*** Entries supplied Section Begins ***
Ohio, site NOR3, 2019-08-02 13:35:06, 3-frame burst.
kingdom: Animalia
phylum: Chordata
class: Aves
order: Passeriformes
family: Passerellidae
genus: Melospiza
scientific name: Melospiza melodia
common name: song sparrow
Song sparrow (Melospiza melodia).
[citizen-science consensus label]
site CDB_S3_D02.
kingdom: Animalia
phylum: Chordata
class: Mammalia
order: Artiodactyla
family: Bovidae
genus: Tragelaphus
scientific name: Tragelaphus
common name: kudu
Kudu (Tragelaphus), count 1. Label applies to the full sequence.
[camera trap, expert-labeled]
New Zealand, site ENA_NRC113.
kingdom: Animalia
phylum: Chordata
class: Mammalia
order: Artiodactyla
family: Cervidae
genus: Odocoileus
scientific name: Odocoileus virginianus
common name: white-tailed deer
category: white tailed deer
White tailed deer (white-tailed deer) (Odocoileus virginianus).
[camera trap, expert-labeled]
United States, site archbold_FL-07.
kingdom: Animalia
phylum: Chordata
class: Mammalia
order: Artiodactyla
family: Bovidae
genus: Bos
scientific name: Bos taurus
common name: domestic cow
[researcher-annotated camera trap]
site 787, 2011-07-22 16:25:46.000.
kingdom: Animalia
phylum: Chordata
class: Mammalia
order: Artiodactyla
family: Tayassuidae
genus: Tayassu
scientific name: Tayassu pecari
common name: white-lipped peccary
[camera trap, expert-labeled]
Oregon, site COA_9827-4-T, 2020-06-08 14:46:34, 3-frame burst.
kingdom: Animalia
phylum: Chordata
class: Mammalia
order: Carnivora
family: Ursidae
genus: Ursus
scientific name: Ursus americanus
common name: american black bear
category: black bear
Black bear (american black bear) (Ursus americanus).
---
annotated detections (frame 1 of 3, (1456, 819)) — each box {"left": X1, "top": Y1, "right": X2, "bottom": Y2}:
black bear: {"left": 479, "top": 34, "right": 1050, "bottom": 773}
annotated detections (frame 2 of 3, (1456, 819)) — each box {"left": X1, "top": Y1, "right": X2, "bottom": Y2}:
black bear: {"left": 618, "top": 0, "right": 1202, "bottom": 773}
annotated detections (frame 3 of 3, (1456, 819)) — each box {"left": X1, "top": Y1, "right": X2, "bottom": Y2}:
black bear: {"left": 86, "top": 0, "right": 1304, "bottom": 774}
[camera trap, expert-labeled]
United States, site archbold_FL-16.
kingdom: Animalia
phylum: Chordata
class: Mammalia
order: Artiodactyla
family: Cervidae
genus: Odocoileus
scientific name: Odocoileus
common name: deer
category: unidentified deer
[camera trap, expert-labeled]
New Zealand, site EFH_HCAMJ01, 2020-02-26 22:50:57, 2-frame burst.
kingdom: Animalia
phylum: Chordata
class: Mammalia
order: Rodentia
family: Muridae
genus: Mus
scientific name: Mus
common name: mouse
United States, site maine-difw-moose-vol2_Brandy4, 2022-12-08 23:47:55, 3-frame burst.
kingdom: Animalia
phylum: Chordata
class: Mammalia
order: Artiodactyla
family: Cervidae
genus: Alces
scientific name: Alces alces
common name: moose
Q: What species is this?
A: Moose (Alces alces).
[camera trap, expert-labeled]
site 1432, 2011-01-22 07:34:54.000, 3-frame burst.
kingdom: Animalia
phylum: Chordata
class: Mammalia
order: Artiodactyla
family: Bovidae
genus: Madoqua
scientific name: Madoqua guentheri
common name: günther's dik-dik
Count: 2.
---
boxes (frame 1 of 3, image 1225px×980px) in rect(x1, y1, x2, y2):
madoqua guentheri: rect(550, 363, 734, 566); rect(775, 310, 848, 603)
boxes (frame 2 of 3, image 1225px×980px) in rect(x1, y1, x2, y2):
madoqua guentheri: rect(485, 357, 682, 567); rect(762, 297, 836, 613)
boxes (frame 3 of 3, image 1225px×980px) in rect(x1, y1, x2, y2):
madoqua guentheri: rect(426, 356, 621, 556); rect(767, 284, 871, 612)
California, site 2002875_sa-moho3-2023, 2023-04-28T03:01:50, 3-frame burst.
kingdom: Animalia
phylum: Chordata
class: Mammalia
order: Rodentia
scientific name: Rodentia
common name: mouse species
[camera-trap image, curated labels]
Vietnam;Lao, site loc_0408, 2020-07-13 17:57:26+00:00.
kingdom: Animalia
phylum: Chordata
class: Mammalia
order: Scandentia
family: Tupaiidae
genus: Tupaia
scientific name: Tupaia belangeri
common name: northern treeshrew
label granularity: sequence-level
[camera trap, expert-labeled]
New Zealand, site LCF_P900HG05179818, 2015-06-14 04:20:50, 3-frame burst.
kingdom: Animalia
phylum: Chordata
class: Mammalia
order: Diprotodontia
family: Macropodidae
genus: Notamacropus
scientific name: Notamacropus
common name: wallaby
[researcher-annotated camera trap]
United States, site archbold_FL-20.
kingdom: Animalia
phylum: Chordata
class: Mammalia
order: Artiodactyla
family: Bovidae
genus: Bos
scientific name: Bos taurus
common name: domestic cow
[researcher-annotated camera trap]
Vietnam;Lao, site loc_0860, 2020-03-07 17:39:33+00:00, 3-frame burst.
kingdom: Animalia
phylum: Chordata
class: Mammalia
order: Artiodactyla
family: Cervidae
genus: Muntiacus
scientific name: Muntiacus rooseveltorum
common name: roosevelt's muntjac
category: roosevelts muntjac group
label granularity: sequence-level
*** Entries supplied Section Ends ***
Task directions: The entire listing above, every line of it, should be copied out exactly.

Written response:
Ohio, site NOR3, 2019-08-02 13:35:06, 3-frame burst.
kingdom: Animalia
phylum: Chordata
class: Aves
order: Passeriformes
family: Passerellidae
genus: Melospiza
scientific name: Melospiza melodia
common name: song sparrow
Song sparrow (Melospiza melodia).
[citizen-science consensus label]
site CDB_S3_D02.
kingdom: Animalia
phylum: Chordata
class: Mammalia
order: Artiodactyla
family: Bovidae
genus: Tragelaphus
scientific name: Tragelaphus
common name: kudu
Kudu (Tragelaphus), count 1. Label applies to the full sequence.
[camera trap, expert-labeled]
New Zealand, site ENA_NRC113.
kingdom: Animalia
phylum: Chordata
class: Mammalia
order: Artiodactyla
family: Cervidae
genus: Odocoileus
scientific name: Odocoileus virginianus
common name: white-tailed deer
category: white tailed deer
White tailed deer (white-tailed deer) (Odocoileus virginianus).
[camera trap, expert-labeled]
United States, site archbold_FL-07.
kingdom: Animalia
phylum: Chordata
class: Mammalia
order: Artiodactyla
family: Bovidae
genus: Bos
scientific name: Bos taurus
common name: domestic cow
[researcher-annotated camera trap]
site 787, 2011-07-22 16:25:46.000.
kingdom: Animalia
phylum: Chordata
class: Mammalia
order: Artiodactyla
family: Tayassuidae
genus: Tayassu
scientific name: Tayassu pecari
common name: white-lipped peccary
[camera trap, expert-labeled]
Oregon, site COA_9827-4-T, 2020-06-08 14:46:34, 3-frame burst.
kingdom: Animalia
phylum: Chordata
class: Mammalia
order: Carnivora
family: Ursidae
genus: Ursus
scientific name: Ursus americanus
common name: american black bear
category: black bear
Black bear (american black bear) (Ursus americanus).
---
annotated detections (frame 1 of 3, (1456, 819)) — each box {"left": X1, "top": Y1, "right": X2, "bottom": Y2}:
black bear: {"left": 479, "top": 34, "right": 1050, "bottom": 773}
annotated detections (frame 2 of 3, (1456, 819)) — each box {"left": X1, "top": Y1, "right": X2, "bottom": Y2}:
black bear: {"left": 618, "top": 0, "right": 1202, "bottom": 773}
annotated detections (frame 3 of 3, (1456, 819)) — each box {"left": X1, "top": Y1, "right": X2, "bottom": Y2}:
black bear: {"left": 86, "top": 0, "right": 1304, "bottom": 774}
[camera trap, expert-labeled]
United States, site archbold_FL-16.
kingdom: Animalia
phylum: Chordata
class: Mammalia
order: Artiodactyla
family: Cervidae
genus: Odocoileus
scientific name: Odocoileus
common name: deer
category: unidentified deer
[camera trap, expert-labeled]
New Zealand, site EFH_HCAMJ01, 2020-02-26 22:50:57, 2-frame burst.
kingdom: Animalia
phylum: Chordata
class: Mammalia
order: Rodentia
family: Muridae
genus: Mus
scientific name: Mus
common name: mouse
United States, site maine-difw-moose-vol2_Brandy4, 2022-12-08 23:47:55, 3-frame burst.
kingdom: Animalia
phylum: Chordata
class: Mammalia
order: Artiodactyla
family: Cervidae
genus: Alces
scientific name: Alces alces
common name: moose
Q: What species is this?
A: Moose (Alces alces).
[camera trap, expert-labeled]
site 1432, 2011-01-22 07:34:54.000, 3-frame burst.
kingdom: Animalia
phylum: Chordata
class: Mammalia
order: Artiodactyla
family: Bovidae
genus: Madoqua
scientific name: Madoqua guentheri
common name: günther's dik-dik
Count: 2.
---
boxes (frame 1 of 3, image 1225px×980px) in rect(x1, y1, x2, y2):
madoqua guentheri: rect(550, 363, 734, 566); rect(775, 310, 848, 603)
boxes (frame 2 of 3, image 1225px×980px) in rect(x1, y1, x2, y2):
madoqua guentheri: rect(485, 357, 682, 567); rect(762, 297, 836, 613)
boxes (frame 3 of 3, image 1225px×980px) in rect(x1, y1, x2, y2):
madoqua guentheri: rect(426, 356, 621, 556); rect(767, 284, 871, 612)
California, site 2002875_sa-moho3-2023, 2023-04-28T03:01:50, 3-frame burst.
kingdom: Animalia
phylum: Chordata
class: Mammalia
order: Rodentia
scientific name: Rodentia
common name: mouse species
[camera-trap image, curated labels]
Vietnam;Lao, site loc_0408, 2020-07-13 17:57:26+00:00.
kingdom: Animalia
phylum: Chordata
class: Mammalia
order: Scandentia
family: Tupaiidae
genus: Tupaia
scientific name: Tupaia belangeri
common name: northern treeshrew
label granularity: sequence-level
[camera trap, expert-labeled]
New Zealand, site LCF_P900HG05179818, 2015-06-14 04:20:50, 3-frame burst.
kingdom: Animalia
phylum: Chordata
class: Mammalia
order: Diprotodontia
family: Macropodidae
genus: Notamacropus
scientific name: Notamacropus
common name: wallaby
[researcher-annotated camera trap]
United States, site archbold_FL-20.
kingdom: Animalia
phylum: Chordata
class: Mammalia
order: Artiodactyla
family: Bovidae
genus: Bos
scientific name: Bos taurus
common name: domestic cow
[researcher-annotated camera trap]
Vietnam;Lao, site loc_0860, 2020-03-07 17:39:33+00:00, 3-frame burst.
kingdom: Animalia
phylum: Chordata
class: Mammalia
order: Artiodactyla
family: Cervidae
genus: Muntiacus
scientific name: Muntiacus rooseveltorum
common name: roosevelt's muntjac
category: roosevelts muntjac group
label granularity: sequence-level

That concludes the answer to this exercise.